Then FF>=1 always, and for f>1,

FF<f if F<f and F>1/f

You can work this out directly. What follows is a script that attempts to
illustrate the issues.

-- Tom

%% Simulate a regular F value, fit it
v1 = 5;
v2 = 8;
c1 = chi2rnd(v1,1000,1)/v1;
c2 = chi2rnd(v2,1000,1)/v2;
f = c1./c2;
p = mle(f,'pdf',@fpdf,'start',[2 2])

subplot(2,2,1)
ecdf(f)
x = linspace(0,25);
line(x,fcdf(x,p(1),p(2)),'color','r')
title(sprintf('Regular with F(%g,%g)',p))

%% Compute the max-over-min version
cmax = max(c1,c2);
cmin = min(c1,c2);
ff = max(c1,c2)./min(c1,c2);

%% Compare this version to its theoretical cdf
x = linspace(1.0001,25,1000);
Fx = @(x,v1,v2) fcdf(x,v1,v2) - (1-fcdf(x,v2,v1));

subplot(2,2,2);
ecdf(ff)
line(x,Fx(x,v1,v2),'color','r')
title(sprintf('Modified with F(%g,%g)',v1,v2))

%% Find the pdf of this version
fx = @(x,v1,v2) fpdf(x,v1,v2) + fpdf(x,v2,v1);
fks = ksdensity(ff,x,'support',[1 1000]);

subplot(2,2,3);
plot(x,fks)
line(x,fx(x,v1,v2),'color','r')
title(sprintf('Modified with F(%g,%g)',v1,v2))
xlabel('x'); ylabel('f(x)')

%% Try fitting that - symmetric in v1 and v2 so they may be swapped
p = mle(ff,'pdf',fx,'start',[2 2])

subplot(2,2,4);
ecdf(ff)
line(x,Fx(x,p(1),p(2)),'color','r')
title(sprintf('Modified with F(%g,%g)',p))

set(findobj(gcf,'type','axes'),'xlim',[0 10])

■ **Tasks for this exercise**:
(a) Reproduce the passage of the F-ratio post from "xlabel('x'); ylabel('f(x)')" up to and including "title(sprintf('Modified with F(%g,%g)',p))".
(b) Rewrite the paragraph of the F-ratio post beginning "%% Simulate a regular F value" as a short list of its steps.

[Stored records]
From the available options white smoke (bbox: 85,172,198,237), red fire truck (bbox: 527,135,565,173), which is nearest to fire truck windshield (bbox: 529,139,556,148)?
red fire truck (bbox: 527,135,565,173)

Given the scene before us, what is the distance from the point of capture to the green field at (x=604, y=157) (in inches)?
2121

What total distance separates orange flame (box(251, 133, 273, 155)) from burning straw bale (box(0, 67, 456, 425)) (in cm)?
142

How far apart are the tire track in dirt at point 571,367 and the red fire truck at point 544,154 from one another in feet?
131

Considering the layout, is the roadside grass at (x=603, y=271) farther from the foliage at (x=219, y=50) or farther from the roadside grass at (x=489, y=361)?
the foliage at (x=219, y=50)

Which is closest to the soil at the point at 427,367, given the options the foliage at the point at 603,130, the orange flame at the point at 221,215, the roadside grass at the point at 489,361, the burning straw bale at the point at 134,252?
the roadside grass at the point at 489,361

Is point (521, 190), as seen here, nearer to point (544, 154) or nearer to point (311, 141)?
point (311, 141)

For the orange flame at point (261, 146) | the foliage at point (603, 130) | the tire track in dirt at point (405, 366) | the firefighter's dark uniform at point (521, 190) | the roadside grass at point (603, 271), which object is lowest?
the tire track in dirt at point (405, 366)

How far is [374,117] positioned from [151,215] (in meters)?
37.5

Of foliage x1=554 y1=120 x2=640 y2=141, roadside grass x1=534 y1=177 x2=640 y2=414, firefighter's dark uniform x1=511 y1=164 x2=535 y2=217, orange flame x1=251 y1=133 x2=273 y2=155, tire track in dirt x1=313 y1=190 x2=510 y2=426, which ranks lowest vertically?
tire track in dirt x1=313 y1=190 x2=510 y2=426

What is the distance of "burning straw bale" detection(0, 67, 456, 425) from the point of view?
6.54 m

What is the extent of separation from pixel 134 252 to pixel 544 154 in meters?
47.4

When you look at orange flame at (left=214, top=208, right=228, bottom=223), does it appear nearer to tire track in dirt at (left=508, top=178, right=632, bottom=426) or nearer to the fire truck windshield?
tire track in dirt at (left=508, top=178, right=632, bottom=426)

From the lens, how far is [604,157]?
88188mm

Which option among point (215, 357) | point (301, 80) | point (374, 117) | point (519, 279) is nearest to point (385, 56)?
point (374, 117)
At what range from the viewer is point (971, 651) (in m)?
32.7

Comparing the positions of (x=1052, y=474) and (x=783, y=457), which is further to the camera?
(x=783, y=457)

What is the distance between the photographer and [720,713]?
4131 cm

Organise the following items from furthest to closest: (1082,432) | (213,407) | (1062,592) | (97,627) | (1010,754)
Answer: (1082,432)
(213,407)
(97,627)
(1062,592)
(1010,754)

■ **Solutions to the problems**:
(a)
xlabel('x'); ylabel('f(x)')

%% Try fitting that - symmetric in v1 and v2 so they may be swapped
p = mle(ff,'pdf',fx,'start',[2 2])

subplot(2,2,4);
ecdf(ff)
line(x,Fx(x,p(1),p(2)),'color','r')
title(sprintf('Modified with F(%g,%g)',p))

(b)
- Set the degrees of freedom to v1 = 5 and v2 = 8.
- Draw 1000 chi-square values with v1 degrees of freedom and divide them by v1 to get c1.
- Do the same with v2 degrees of freedom, dividing by v2, to get c2.
- Take the element-wise ratio c1./c2 as f.
- Fit an F pdf (fpdf) to f by maximum likelihood with mle, starting at [2 2], and store the result in p.